Background: Pim-1 is a proto-oncogene involved in cell survival, differentiation and proliferation in several hematologic and epithelial malignancies. Clinically, absence of Pim-1 expression correlates with poor prognosis in prostate cancer. In the present study, the expression of Pim-1 is analyzed in pancreatic cancer and correlated to clinicopathological parameters.

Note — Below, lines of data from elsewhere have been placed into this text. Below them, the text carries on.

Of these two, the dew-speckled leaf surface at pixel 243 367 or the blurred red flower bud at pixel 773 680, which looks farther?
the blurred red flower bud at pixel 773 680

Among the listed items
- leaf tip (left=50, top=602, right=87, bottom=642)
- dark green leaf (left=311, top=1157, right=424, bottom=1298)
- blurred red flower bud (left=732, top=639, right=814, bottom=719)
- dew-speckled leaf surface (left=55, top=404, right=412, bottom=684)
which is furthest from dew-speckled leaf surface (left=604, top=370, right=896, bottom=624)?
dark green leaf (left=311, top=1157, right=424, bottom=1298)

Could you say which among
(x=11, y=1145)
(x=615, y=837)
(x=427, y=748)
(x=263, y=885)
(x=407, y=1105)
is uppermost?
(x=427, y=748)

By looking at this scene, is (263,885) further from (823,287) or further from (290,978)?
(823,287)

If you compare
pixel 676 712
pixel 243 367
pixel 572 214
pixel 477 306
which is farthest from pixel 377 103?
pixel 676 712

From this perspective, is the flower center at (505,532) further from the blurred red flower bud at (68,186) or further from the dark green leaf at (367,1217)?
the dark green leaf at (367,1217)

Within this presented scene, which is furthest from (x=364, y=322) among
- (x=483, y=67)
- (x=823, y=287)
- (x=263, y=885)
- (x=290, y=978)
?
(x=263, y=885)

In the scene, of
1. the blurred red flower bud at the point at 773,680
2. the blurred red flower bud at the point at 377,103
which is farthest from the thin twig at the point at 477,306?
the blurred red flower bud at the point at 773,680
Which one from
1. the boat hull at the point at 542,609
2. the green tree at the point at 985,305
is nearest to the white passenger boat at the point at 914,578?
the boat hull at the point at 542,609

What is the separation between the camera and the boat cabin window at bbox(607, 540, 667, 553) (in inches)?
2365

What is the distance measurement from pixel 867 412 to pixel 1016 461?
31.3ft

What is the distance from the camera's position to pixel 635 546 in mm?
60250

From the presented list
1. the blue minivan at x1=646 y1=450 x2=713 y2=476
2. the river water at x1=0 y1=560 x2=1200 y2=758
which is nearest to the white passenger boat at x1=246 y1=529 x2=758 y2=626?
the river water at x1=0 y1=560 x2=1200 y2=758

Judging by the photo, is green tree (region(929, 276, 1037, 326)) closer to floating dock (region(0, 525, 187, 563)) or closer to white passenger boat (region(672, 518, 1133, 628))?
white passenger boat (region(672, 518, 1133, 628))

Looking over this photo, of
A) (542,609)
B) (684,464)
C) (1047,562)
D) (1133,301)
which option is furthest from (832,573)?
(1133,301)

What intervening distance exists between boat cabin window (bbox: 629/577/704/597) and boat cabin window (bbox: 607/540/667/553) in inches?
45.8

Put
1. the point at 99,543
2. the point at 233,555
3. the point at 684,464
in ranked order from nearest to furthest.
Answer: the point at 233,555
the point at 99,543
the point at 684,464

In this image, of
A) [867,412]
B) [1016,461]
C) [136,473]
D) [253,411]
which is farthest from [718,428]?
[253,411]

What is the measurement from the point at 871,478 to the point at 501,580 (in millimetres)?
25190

Results: Compared to benign, inflammatory and pre-malignant conditions (i.e., the normal pancreas, chronic pancreatitis and benign intraductal papillary mucinous neoplasm), expression of Pim-1 mRNA and protein increased significantly in pancreatic malignancies. Absence of Pim-1 immunopositivity in cancer cells strongly correlated with a poor prognosis (median survival 13.8 vs. 23.4 months, p = 0.0016). In vitro, rapidly dividing (high versus low serum concentrations) and hypoxic cells displayed higher Pim-1 mRNA and protein levels.
Methods: Pim-1 mRNA and protein was evaluated with quantitative real-time RT-PCR, immunofluorescence and immunocytochemistry analyses. Ex vivo expression analysis using semi-quantitative immunohistochemistry was performed using human pancreatic tissues of the normal pancreas (n = 10), chronic pancreatitis (n = 30), pancreatic ductal adenocarcinoma (n = 59) and other pancreatic tumors (n = 42). In consecutive sections HIF1-alpha was used as a marker of hypoxia. Survival of patients (n = 35) was compared using the Kaplan-Meier method and a log-rank test. In vitro analyses were performed using cultured pancreatic cancer cell lines (n = 8) and primary human pancreatic stellate cells.
Conclusion: Hypoxia is a novel inducer of Pim-1 expression. Compared to non-malignant tissues Pim-1 significantly increases in pancreatic cancer. However, the presence of Pim-1 in cancer cells has a positive prognostic impact.